▶ Excerpt provided
↓↓↓
Sacrilegious indeed it were if, after infinite trouble and tender care in your choice, you delivered the blend of your heart to the indifferent roasting pans, or cylinders, of any chance grocer. Roast it yourself, so that the sweet savour thereof fills your house with delicious memories of the Eastern bazaar and the Italian piazza. Roast it in small quantities, no more at a time than may be needed for the "little breakfast," or the after-dinner cup. And roast it fresh for each meal. Be not led astray by the indolent and heedless who prize the saving of labour above the pleasures of drink, and, without a blush of shame, would send you to a shop to buy your berries roasted. The elect listen not to the tempting of the profane. In a saucepan, with lid, may the all-important deed be done. Or else a vessel shaped for the solemn rite may be bought. But whichever be used, let your undivided attention direct the process; else the berries will be burnt. A small piece of pure, irreproachable butter in the pan or "drum" will prove a friendly ally. While still hot, place the brown berries—carefully separating those done to a turn from the over-burnt, if any such there be—in the expectant mill, and grind at once.

If much depend upon the roasting, no less is the responsibility that rests with the grinding. The working of the mill, soft and low as heard from afar, makes most musical accompaniment to dinner's later courses. It is guarantee of excellence, certificate of merit. Thus trusted to the mill, when time presses, none of the coffee's essence can escape, none of its aroma. And there is art in the grinding: ground exceeding small it may answer for boiling, but not for filtering or dripping; and so be wary. If picturesqueness of preparation have charms for you, then discard the mill and, vying with the Turks, crush the berries in a mortar with a wooden crusher. The difference in results, though counted vast by the pedant, in truth exists not save in the imagination.

And now collect your thoughts in all seriousness and reverence, for the supreme moment has come. The berries are roasted and ground: the coffee is to be made! And how? That's the problem to the Englishwoman to whom good coffee is a mystery as unfathomable as original sin or papal infallibility. How? By a process so ridiculously easy as to be laughed to scorn by the complex modern. In all art it is the same—simplicity, the fruit of knowledge and experience, is a virtue beyond compare. But poor blind humans, groping after would-be ideals, seek the complicated, mistaking it to be the artistic. Arguing then, from their own foolish standpoint, they invent strange and weird machines in which they hope to manufacture perfection; coffee-pots, globular in shape, which must be turned suddenly, swiftly, surely, at the critical instant, else will love's labour all be lost; coffee-pots, with glass tubes up which the brown liquid rushes, then falls again, a Niagara in miniature; coffee-pots with accommodating whistles blowing shrill warning to the slothful; coffee-pots that explode, bomb-like, at the slightest provocation; coffee-pots that splutter, overflow, burst, get out of order, and, in a word, do everything that is dreadful and unseemly. Of these, one and all, fight shy. Coffee calls not for a practical engineer to run the machine.
↑↑↑
▶ Exercises to complete
1. In the passage on coffee, reproduce the part that opens with the words containing "If much depend" and closes with "in the imagination.", substituting "stone bowl" for "mortar".
2. Answer these questions from the passage on coffee:
(a) What does it recommend placing in the pan or "drum" as a friendly ally during roasting?
(b) For which methods does it say coffee ground exceeding small will not answer?
(c) To whom does it say good coffee is a mystery as unfathomable as original sin?
3. According to the passage on coffee, why must undivided attention direct the roasting process?
The listing that follows plays no part in this work.

▶ Data
↓↓↓
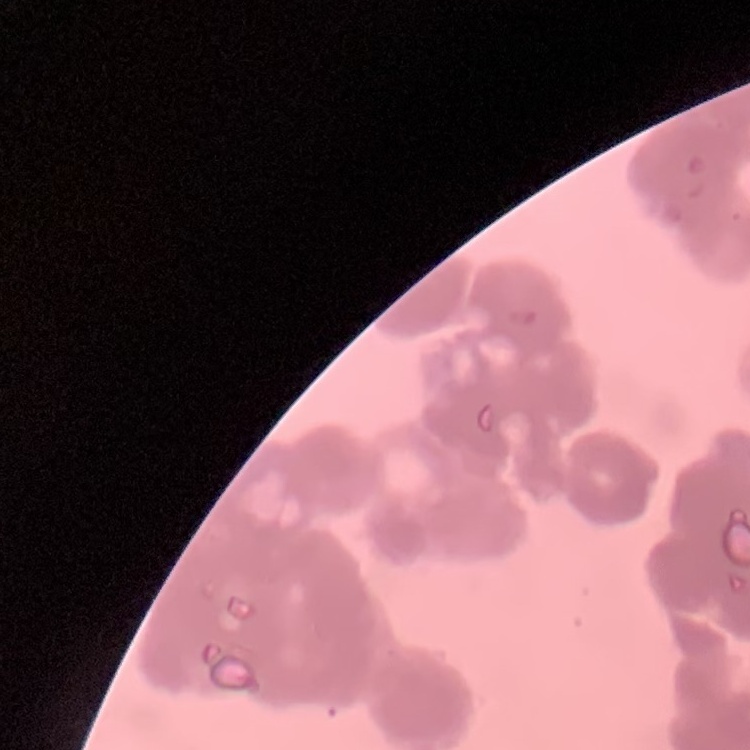
They show rouleaux formation.

Stained with either Field's or Giemsa. Square crop of a larger photomicrograph. Thin blood smear.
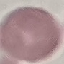
Result: negative for malaria parasites. Cell patch, automatically extracted from a larger field of view and resized to 64 × 64 pixels. Thin smear of blood. Giemsa stain. Photographed with a smartphone camera at the microscope eyepiece.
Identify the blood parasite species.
↑↑↑
▶ Solutions in order
1.
If much depend upon the roasting, no less is the responsibility that rests with the grinding. The working of the mill, soft and low as heard from afar, makes most musical accompaniment to dinner's later courses. It is guarantee of excellence, certificate of merit. Thus trusted to the mill, when time presses, none of the coffee's essence can escape, none of its aroma. And there is art in the grinding: ground exceeding small it may answer for boiling, but not for filtering or dripping; and so be wary. If picturesqueness of preparation have charms for you, then discard the mill and, vying with the Turks, crush the berries in a stone bowl with a wooden crusher. The difference in results, though counted vast by the pedant, in truth exists not save in the imagination.

2.
(a) A small piece of pure, irreproachable butter.
(b) Filtering or dripping.
(c) The Englishwoman.

3. Undivided attention must direct the roasting because otherwise the berries will be burnt.